Alors, fiction ou réalité ? L’éternelle question reste de savoir est-ce l’Homme qui nourrit la science-fiction ou la science-fiction qui nourrit l’Homme. Toutefois, notons qu’il existe déjà un parc “The Walking Dead” à Hollywood, dans lequel il s’agit de fuir des hordes de zombies, dans les décors les plus effrayants de la série. À ce jour, les zombies ne sont que des figurants très bien maquillés, mais qui nous dit qu’avec les progrès de la réalité augmentée, et celle de l’intelligence artificielle, influencés par les jeux vidéo et saga post-apocalyptiques, certains ne seraient pas tentés de créer des parcs à la Hunger Game, ou à la West-World ? Qu’il s’agisse de zombies ou de tribus qui s’affrontent, le thème reste le même : la survie. Vous n’y croyez toujours pas ? Pourtant, si ça vous intéresse, vous pouvez plonger dans le passé, et vivre “l’expérience Goulag”, grâce au parc à thème “Soviet Bunker”, en Lituanie. Au programme : simulations d’interrogatoires par des agents du KGB, essayages de masques à gaz, fouille au corps et visite d’un bunker.
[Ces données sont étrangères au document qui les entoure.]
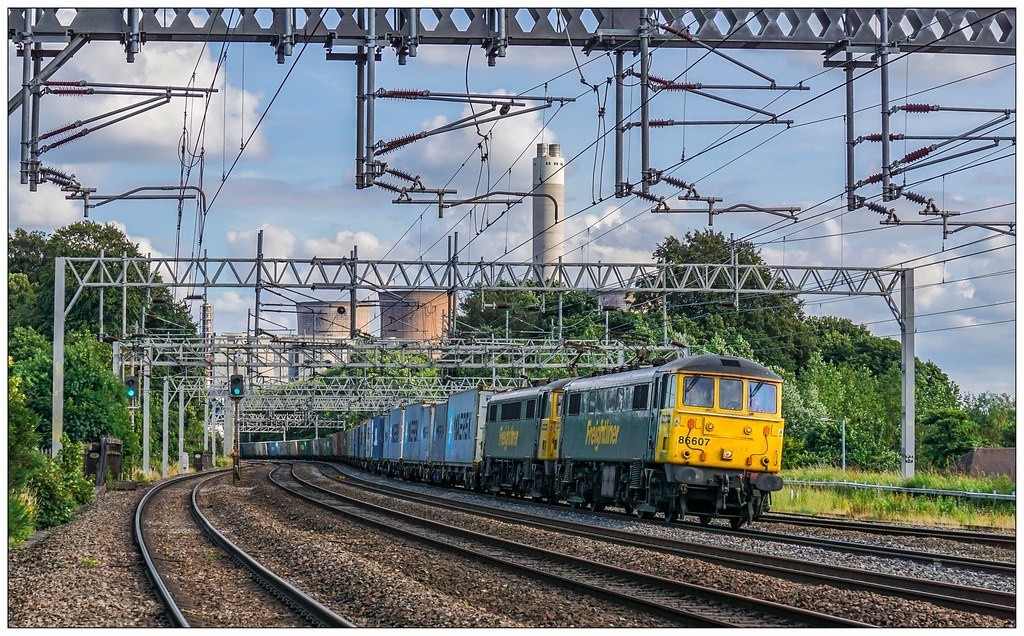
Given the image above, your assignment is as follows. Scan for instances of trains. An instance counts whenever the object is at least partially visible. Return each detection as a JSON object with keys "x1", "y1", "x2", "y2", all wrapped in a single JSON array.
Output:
[{"x1": 238, "y1": 353, "x2": 789, "y2": 531}]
In fine, cette thématique de la survie est investie de façon plutôt classique pour l’instant, mais elle offre des perspectives de développement assez “inédites”, notamment au travers des parcs à thèmes. Peut-être que d’ici quelques décennies, il ne s’agira plus de survivre à la nature, mais bien de survivre à nos pires cauchemars, comme dans l’épisode « Playtest »,  de la série Black Mirror !

Dans ce scénario, le héros est directement confronté à ses phobies, grâce/à cause d’une puce connectée à son cerveau. Le personnage est placé dans un décor physique réel, mais dans lequel il affronte des « apparitions » simulées, grandeur nature. Actuellement, des scientifiques et professionnels du jeux vidéo travaillent déjà sur cette combinaison cerveau/ordinateur/réalité augmentée.

En somme, dans une société du spectacle, ne peut-on pas imaginer que les “consom’acteurs” souhaiteront  bientôt intensifier l’expérience, quitte à rentrer à la maison avec quelques bleus (dans un premier temps). Rappelons-nous qu’en l’an 105 avant J.C, les combats de gladiateurs étaient autorisés publiquement, et que ce spectacle soulevait les foules ! Pour l’instant soufflez, tout cela n’est qu’un mauvais rêve !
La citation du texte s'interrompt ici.